On the issue that actually got the case to the Supreme Court -- the Ninth Circuit's holding that the principal was personally liable for damages for suspending student Joseph Frederick -- there was unanimity: no liability. If the Ninth Circuit had not gone that far in its opinion last Spring, it is quite possible this case never would have got to the Supreme Court.

The extreme position taken by the principal and school board (the petitioners in the case, represented by Kenneth Starr, former Whitewater Independent Counsel who investigated President Bill Clinton and found Monica Lewinsky), and supported by the Federal government, that "the First Amendment permits public school officials to censor any student speech that interferes with a school's 'educational mission'" was rejected. (concurring opinion of Justice Alito).

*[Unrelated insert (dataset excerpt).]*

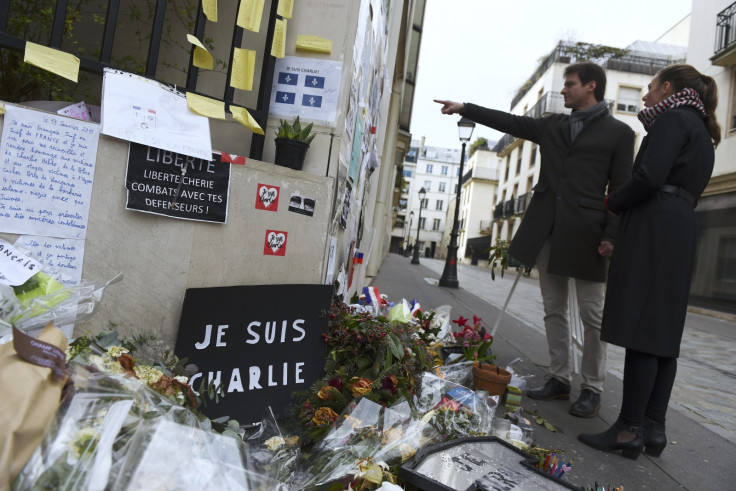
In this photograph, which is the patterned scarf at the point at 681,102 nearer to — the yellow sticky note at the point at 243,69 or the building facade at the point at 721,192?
the yellow sticky note at the point at 243,69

Justice Stevens dissented (joined by Souter and Ginsburg). Stevens would allow advocacy of drug use. "It is also perfectly clear that 'promoting illegal drug use,' comes nowhere close to proscribable 'incitement to imminent lawless action.' Brandenburg, 395 U.S., at 447. Encouraging drug use might well increase the likelihood that a listener will try an illegal drug, but that hardly justifies censorship..."

Justice Thomas would have overruled the seminal case of Tinker v. Des Moines Independent Community School Dist., 393 U.S. 503 (1969) that ruled that student may wear armbands to protest the Vietnam War. Thomas conducts an historical analysis of the rights of students in the Eighteenth and Nineteenth Century and finds that at the time of either the First Amendment or the Fourteenth Amendment there was no right of students to speak, and that teachers and schools had very broad powers to discipline and punish students who were disobedient or disorderly.

Justice Breyer would have restricted the ruling to the issue of the principal's liability and not ruled on the First Amendment question.